Document text
<<<<

Heat of Combustion, Enthalpy

Dear PF Forum,
But I don't understand what it means. Can someone help me?

https://en.wikipedia.org/wiki/Heat_of_combustion
A: Heat of combustion of CH4 is 50.09 MJ/kg
https://en.wikipedia.org/wiki/Standard_enthalpy_change_of_formation_(data_table)
B: Enthalpy of water: -285.88 KJ/mol
C: Enthalpy of CO2: -393.509 KJ/mol

Then, I'll try to do a simple calculation.

A: CH4 heat of combustion is 50.09 MJ/kg.
What does it mean?
Does it mean that if we burn 1 kg of CH4 completely
CH4 + 2O2 -> CO2 + 2H2O
It will produce 50.09 mega joules?

B: Enthalpy of water is 285.88 kj/mol
What does it mean?
If we combine 2 moles of Hydrogen and 1 moles of Oxygen, it will explode and gives 285.88 kilo joules?

C: Then I did some calculation...
The heat of combustion of
1 moles CH4 + 2 moles O2 -> 1 moles CO2 + 2 moles H2O
16 gr CH4 + 32 gr O2 -> 44 gr CO2 + 36 gr H2O will gives 50.09 MJ/kg * 16 gr = 801.44 KJ

The enthalpy of
1 moles H2O: -285.88 KJ
1 moles CO2: -393.519 KJ

Combining those two:
2 moles H2O: -571.76 KJ/mol
1 moles CO2: -393.519 KJ/mol
= 965.269 KJ

801.44 KJ ≠ 965.269 KJ

Where did I go wrong?
Or my understanding of the concept of heat combustion and enthalpy is wrong.

Bystander
Homework Helper
Gold Member
Check the "phase" of water (liq/vap).

• Stephanus
Check the "phase" of water (liq/vap).
Of course. Thanks. The numbers are close now.

Chestermiller
Mentor
Of course. Thanks. The numbers are close now.
Liquid water vs water vapor accounts for only about half the difference. You also forgot to subtract the heat of formation of methane, which is -75 kJ/mole.

Chet

• Stephanus
James Pelezo
Gold Member
You might also read about Hess's Law Equation. That is, if you haven't already done so. Heat of Rxn (or, Heat of Combustion in this case) = (Sum of Enthalpies of Formation of Products) - (Sum of Enthalpies of formation of Reactants) Google 'Enthalpy of Formation Tables' You'll get many 'energy of formation' values to apply.

• Stephanus

>>>>

Exercise instructions
**a.** Based on the forum thread on heat of combustion, decide whether each statement agrees with it. Answer yes or no for each, and quote the words from the thread that settle it.
(i) The heat of combustion of CH4 is given as 50.09 MJ/kg.
(ii) One reply suggests checking whether the water is liquid or vapor.
(iii) A reply states that the liquid-versus-vapor difference accounts for the entire gap between the two results.
**b.** In the forum thread on heat of combustion, what value is given for the heat of formation of methane?
**c.** Summarize the forum thread on heat of combustion in two sentences.

Extracted material
<<<<

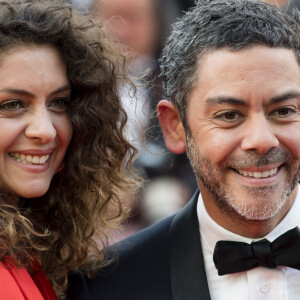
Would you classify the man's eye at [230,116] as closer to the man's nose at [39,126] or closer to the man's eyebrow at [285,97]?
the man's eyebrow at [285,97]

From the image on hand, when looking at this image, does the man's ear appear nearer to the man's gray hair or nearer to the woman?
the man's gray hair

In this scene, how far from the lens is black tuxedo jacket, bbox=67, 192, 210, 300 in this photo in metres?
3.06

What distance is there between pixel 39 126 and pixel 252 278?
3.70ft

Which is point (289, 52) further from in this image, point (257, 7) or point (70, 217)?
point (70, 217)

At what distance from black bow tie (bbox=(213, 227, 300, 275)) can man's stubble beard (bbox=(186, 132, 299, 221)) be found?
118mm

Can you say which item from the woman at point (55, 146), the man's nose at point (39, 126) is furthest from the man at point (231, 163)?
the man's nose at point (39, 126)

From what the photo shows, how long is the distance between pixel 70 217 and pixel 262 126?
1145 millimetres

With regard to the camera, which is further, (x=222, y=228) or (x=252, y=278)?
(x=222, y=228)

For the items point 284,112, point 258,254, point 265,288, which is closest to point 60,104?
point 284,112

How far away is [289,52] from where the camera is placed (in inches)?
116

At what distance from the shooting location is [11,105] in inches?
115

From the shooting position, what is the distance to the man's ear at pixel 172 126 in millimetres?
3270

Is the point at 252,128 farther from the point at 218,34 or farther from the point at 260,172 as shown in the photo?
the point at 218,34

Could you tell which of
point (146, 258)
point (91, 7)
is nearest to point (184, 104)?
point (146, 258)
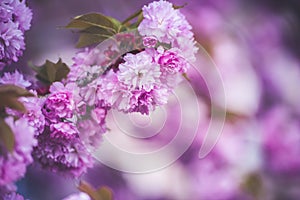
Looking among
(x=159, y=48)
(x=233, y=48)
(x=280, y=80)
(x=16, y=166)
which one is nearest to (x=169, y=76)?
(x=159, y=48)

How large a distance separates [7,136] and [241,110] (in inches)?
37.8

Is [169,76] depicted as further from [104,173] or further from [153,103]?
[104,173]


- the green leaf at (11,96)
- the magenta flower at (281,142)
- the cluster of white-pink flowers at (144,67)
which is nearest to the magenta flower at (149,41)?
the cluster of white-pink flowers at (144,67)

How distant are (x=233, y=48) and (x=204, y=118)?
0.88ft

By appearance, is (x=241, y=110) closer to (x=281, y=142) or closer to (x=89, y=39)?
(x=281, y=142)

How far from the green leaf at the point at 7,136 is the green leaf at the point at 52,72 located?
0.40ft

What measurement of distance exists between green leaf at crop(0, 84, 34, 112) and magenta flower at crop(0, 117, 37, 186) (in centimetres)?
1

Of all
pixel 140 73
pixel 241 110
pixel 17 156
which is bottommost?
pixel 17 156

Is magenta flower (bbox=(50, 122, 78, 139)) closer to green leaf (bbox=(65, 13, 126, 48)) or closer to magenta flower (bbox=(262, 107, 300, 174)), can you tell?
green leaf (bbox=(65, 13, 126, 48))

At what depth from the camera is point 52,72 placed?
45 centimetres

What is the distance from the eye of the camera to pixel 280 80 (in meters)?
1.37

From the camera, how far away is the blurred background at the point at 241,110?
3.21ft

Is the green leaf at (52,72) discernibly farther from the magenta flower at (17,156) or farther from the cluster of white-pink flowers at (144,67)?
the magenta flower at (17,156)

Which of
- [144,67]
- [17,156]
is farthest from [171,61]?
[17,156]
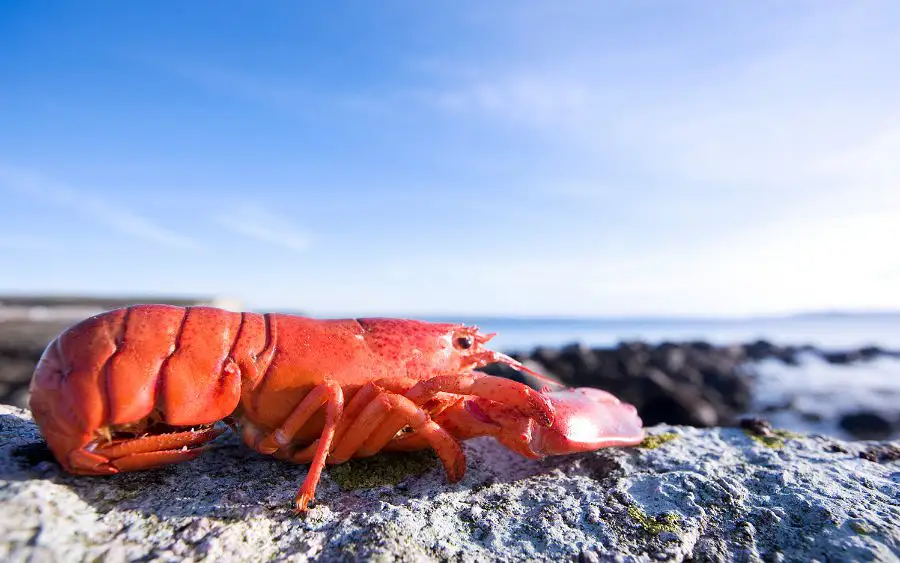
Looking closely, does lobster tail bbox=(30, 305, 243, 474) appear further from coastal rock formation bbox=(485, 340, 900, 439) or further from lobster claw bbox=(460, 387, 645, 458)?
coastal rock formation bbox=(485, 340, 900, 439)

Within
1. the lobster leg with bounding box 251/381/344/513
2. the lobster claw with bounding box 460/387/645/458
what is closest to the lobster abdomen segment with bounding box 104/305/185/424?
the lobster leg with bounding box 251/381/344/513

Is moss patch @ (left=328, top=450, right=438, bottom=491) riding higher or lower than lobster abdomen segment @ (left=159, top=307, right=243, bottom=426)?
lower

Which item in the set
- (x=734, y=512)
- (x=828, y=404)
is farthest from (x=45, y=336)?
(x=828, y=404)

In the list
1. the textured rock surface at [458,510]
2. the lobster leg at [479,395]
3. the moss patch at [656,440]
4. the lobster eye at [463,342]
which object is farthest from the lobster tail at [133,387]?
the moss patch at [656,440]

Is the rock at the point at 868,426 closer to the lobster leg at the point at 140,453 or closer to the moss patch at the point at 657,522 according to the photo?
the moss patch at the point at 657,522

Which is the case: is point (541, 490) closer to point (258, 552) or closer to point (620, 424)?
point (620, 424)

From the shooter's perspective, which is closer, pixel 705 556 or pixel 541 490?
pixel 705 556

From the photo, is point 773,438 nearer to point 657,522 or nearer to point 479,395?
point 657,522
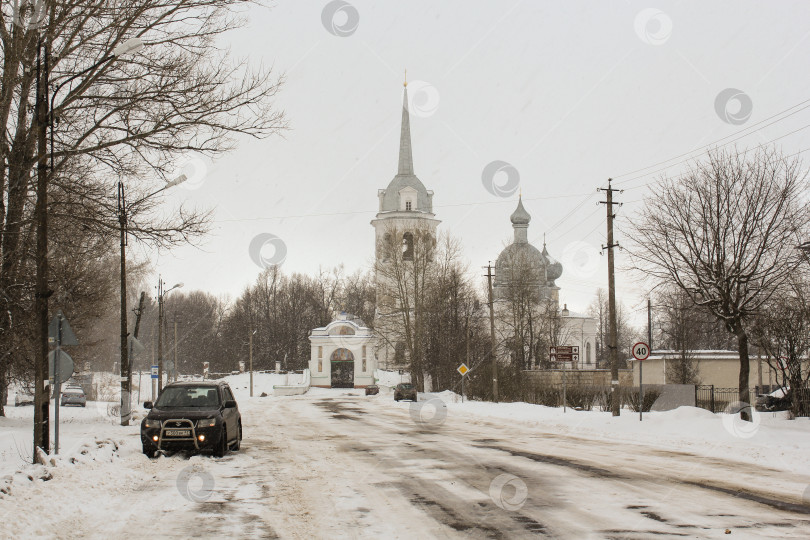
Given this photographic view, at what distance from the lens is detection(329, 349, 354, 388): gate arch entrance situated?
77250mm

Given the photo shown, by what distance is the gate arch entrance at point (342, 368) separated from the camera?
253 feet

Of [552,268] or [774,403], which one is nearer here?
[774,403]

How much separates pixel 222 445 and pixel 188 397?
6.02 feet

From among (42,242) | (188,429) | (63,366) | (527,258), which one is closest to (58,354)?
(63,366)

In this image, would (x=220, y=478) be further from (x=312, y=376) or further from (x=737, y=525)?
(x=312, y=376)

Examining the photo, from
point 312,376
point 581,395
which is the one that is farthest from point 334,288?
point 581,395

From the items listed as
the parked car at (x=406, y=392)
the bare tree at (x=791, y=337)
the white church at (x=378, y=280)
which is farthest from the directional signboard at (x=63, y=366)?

>>>>

Responses for each task
**a.**
(i) Yes: "Heat of combustion of CH4 is 50.09 MJ/kg"
(ii) Yes: "Check the "phase" of water (liq/vap)."
(iii) No: "Liquid water vs water vapor accounts for only about half the difference."

**b.** -75 kJ/mole.

**c.** A poster asks what the listed heat of combustion and enthalpy values mean and finds that 801.44 KJ, calculated from the heat of combustion of CH4, does not match 965.269 KJ, calculated from the enthalpies of water and CO2. Replies suggest checking the phase of water, note that this explains only about half the difference and that the heat of formation of methane (-75 kJ/mole) was not subtracted, and recommend reading about Hess's Law.